(Spatial question entries)

★ ★ ★

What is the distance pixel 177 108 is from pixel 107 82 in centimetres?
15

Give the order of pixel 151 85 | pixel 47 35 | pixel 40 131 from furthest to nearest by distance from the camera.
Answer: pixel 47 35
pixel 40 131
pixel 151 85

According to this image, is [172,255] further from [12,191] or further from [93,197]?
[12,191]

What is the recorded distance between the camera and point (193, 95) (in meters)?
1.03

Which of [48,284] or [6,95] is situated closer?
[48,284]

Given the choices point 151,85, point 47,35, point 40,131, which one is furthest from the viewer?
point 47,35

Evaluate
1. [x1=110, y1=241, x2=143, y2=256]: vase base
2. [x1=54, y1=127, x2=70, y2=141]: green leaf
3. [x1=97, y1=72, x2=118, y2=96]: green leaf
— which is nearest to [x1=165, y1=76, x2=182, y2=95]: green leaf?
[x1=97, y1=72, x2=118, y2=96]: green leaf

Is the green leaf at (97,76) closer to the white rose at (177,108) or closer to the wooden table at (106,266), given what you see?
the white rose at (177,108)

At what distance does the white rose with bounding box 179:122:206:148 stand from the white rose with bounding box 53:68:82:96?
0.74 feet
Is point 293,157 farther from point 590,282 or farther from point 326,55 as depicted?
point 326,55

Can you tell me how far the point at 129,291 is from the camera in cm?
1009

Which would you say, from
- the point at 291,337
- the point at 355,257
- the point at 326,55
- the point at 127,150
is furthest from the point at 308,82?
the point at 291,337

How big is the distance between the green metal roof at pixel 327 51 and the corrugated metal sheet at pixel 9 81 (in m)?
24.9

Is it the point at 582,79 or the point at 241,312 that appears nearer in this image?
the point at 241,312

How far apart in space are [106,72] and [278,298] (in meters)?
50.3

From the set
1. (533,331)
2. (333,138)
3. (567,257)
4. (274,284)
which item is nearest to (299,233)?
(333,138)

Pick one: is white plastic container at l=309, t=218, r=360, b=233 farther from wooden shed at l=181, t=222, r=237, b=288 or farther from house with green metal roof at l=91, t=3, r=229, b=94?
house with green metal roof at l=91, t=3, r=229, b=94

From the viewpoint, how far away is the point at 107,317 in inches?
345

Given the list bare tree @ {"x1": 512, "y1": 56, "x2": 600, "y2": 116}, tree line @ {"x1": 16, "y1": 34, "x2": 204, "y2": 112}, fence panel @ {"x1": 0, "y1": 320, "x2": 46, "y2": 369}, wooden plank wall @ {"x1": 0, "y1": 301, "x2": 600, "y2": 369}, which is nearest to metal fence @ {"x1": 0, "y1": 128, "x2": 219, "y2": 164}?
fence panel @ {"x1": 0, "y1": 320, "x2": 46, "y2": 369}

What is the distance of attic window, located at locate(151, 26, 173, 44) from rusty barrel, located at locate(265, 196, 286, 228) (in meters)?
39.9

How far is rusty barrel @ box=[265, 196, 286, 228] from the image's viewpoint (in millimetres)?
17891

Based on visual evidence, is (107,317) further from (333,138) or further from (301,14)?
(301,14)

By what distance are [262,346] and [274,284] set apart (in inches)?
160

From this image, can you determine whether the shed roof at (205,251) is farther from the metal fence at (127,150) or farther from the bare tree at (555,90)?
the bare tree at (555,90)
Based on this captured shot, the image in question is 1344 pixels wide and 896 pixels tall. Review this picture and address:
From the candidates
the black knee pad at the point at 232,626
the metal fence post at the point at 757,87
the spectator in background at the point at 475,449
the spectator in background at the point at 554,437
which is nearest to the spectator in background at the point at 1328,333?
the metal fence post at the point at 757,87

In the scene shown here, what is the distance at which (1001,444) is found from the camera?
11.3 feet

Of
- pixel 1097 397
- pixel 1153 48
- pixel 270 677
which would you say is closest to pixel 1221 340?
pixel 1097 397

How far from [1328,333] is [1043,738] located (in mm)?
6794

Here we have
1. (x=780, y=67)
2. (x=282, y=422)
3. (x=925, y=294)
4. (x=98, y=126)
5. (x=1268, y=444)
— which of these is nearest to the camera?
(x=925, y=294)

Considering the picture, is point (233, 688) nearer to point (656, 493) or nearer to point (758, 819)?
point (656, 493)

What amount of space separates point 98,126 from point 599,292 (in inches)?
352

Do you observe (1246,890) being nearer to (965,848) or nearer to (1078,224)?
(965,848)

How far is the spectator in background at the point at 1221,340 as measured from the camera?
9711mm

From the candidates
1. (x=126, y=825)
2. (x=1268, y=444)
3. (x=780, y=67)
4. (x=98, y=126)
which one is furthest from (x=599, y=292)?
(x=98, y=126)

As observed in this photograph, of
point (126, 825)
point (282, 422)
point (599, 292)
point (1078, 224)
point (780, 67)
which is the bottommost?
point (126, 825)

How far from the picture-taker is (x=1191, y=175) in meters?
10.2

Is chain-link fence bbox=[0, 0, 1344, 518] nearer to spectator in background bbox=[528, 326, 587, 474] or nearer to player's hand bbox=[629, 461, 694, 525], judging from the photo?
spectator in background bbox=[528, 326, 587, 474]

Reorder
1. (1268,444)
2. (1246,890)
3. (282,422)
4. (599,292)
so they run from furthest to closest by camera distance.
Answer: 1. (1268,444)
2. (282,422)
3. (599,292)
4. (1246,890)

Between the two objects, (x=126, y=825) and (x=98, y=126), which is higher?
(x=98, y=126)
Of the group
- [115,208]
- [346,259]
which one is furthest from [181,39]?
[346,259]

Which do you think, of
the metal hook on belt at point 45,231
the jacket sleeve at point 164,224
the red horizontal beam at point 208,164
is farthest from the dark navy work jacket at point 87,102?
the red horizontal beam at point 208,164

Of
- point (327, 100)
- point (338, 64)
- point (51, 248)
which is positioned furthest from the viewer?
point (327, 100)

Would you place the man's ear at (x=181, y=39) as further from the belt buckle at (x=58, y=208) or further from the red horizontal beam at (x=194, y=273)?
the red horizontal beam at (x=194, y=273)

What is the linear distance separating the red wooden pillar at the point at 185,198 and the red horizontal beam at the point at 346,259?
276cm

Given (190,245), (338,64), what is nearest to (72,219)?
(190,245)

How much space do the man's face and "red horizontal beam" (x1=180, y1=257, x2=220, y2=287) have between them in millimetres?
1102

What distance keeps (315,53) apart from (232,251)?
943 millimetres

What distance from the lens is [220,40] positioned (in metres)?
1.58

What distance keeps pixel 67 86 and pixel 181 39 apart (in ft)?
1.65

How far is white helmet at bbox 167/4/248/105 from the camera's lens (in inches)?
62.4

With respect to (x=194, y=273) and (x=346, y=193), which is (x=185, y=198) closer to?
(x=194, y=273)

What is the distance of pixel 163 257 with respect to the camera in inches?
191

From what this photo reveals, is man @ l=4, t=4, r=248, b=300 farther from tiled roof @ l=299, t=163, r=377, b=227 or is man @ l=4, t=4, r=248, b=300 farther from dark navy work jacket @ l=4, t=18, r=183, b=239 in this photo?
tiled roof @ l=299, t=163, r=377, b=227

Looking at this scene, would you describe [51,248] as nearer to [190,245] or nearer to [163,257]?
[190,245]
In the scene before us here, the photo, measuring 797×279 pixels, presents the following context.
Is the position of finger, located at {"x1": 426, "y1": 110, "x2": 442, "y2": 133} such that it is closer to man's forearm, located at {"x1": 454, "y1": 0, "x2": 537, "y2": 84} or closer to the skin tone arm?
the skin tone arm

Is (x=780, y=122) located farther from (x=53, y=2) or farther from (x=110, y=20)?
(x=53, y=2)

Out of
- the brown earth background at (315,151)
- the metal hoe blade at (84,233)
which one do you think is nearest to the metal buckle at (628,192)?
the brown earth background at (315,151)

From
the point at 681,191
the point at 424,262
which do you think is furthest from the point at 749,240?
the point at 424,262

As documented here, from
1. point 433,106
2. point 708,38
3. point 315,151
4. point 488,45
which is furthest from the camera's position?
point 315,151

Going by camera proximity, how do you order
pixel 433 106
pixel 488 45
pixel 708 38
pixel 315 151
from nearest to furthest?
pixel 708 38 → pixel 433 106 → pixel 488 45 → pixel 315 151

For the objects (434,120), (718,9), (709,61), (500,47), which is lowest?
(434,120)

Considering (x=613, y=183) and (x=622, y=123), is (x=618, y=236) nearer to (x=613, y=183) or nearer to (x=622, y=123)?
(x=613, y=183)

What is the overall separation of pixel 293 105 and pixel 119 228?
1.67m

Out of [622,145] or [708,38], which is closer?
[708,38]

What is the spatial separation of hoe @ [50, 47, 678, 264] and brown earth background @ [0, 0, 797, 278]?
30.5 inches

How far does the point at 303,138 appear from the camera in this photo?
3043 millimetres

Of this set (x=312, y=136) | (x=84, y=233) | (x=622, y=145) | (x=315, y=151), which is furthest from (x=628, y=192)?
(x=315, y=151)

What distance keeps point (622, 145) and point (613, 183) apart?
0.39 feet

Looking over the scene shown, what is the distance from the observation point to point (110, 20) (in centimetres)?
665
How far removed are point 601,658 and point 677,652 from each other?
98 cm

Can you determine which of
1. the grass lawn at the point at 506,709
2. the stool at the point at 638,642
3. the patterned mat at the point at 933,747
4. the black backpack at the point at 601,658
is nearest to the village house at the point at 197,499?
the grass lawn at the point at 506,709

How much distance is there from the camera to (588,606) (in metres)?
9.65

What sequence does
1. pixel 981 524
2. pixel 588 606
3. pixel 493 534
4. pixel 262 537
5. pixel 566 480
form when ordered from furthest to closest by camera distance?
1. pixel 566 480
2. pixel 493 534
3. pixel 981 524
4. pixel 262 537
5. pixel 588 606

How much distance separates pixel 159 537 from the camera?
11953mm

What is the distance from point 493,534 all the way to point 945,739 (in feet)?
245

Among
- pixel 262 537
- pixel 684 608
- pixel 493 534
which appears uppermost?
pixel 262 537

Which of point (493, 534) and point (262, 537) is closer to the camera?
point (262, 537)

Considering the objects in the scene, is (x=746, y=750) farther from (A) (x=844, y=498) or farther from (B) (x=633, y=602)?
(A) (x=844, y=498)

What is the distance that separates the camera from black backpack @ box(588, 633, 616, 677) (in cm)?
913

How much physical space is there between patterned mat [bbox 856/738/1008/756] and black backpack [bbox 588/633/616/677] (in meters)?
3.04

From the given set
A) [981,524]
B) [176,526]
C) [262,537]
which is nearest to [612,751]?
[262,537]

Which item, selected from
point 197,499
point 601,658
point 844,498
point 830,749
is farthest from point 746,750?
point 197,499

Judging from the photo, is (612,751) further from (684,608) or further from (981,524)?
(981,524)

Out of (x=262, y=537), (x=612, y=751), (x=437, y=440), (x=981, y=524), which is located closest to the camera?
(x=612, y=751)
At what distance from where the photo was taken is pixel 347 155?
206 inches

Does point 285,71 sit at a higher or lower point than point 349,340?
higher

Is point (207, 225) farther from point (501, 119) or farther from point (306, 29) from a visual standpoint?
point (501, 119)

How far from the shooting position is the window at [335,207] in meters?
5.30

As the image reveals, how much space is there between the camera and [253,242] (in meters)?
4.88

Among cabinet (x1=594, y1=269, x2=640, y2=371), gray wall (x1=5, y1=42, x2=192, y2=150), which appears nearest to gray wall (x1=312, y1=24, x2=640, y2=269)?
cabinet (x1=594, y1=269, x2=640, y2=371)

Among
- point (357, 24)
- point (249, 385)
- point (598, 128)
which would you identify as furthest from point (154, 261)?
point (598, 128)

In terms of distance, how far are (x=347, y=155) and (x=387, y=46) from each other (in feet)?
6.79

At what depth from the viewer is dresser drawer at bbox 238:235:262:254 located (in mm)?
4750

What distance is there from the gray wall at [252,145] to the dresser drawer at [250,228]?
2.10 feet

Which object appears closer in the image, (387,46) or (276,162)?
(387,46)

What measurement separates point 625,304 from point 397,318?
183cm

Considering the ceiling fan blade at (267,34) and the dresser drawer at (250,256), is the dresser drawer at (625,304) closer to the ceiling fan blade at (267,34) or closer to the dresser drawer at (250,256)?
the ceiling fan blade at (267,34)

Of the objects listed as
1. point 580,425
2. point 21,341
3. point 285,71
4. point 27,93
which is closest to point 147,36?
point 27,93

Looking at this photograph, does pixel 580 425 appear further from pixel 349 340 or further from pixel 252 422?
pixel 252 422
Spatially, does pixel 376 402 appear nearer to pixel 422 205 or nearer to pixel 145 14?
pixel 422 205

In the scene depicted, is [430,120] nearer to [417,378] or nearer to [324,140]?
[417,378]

★ ★ ★

### What you need to do:
Put the lines of the records, starting at the line that contains "How far is white" and ending at the line that contains "3043 millimetres", both included, into a JSON list of strings with one string per line. Leave out blank lines.

### Correct answer:
[
  "How far is white helmet at bbox 167/4/248/105 from the camera's lens (in inches)?",
  "62.4",
  "With respect to (x=194, y=273) and (x=346, y=193), which is (x=185, y=198) closer to?",
  "(x=194, y=273)",
  "What is the distance of pixel 163 257 with respect to the camera in inches?",
  "191",
  "From what this photo reveals, is man @ l=4, t=4, r=248, b=300 farther from tiled roof @ l=299, t=163, r=377, b=227 or is man @ l=4, t=4, r=248, b=300 farther from dark navy work jacket @ l=4, t=18, r=183, b=239 in this photo?",
  "tiled roof @ l=299, t=163, r=377, b=227",
  "Looking at this scene, would you describe [51,248] as nearer to [190,245] or nearer to [163,257]?",
  "[190,245]",
  "In the scene before us here, the photo, measuring 797×279 pixels, presents the following context.",
  "Is the position of finger, located at {\"x1\": 426, \"y1\": 110, \"x2\": 442, \"y2\": 133} such that it is closer to man's forearm, located at {\"x1\": 454, \"y1\": 0, \"x2\": 537, \"y2\": 84} or closer to the skin tone arm?",
  "the skin tone arm",
  "Is (x=780, y=122) located farther from (x=53, y=2) or farther from (x=110, y=20)?",
  "(x=53, y=2)",
  "Out of",
  "- the brown earth background at (315,151)",
  "- the metal hoe blade at (84,233)",
  "which one do you think is nearest to the metal buckle at (628,192)?",
  "the brown earth background at (315,151)",
  "From",
  "the point at 681,191",
  "the point at 424,262",
  "which do you think is furthest from the point at 749,240?",
  "the point at 424,262",
  "As documented here, from",
  "1. point 433,106",
  "2. point 708,38",
  "3. point 315,151",
  "4. point 488,45",
  "which is furthest from the camera's position?",
  "point 315,151",
  "Going by camera proximity, how do you order",
  "pixel 433 106",
  "pixel 488 45",
  "pixel 708 38",
  "pixel 315 151",
  "from nearest to furthest?",
  "pixel 708 38 → pixel 433 106 → pixel 488 45 → pixel 315 151",
  "For the objects (434,120), (718,9), (709,61), (500,47), which is lowest?",
  "(434,120)",
  "Considering (x=613, y=183) and (x=622, y=123), is (x=618, y=236) nearer to (x=613, y=183) or nearer to (x=622, y=123)?",
  "(x=613, y=183)",
  "What is the overall separation of pixel 293 105 and pixel 119 228?",
  "1.67m",
  "Out of [622,145] or [708,38], which is closer?",
  "[708,38]",
  "What is the spatial separation of hoe @ [50, 47, 678, 264] and brown earth background @ [0, 0, 797, 278]?",
  "30.5 inches",
  "How far does the point at 303,138 appear from the camera in this photo?",
  "3043 millimetres"
]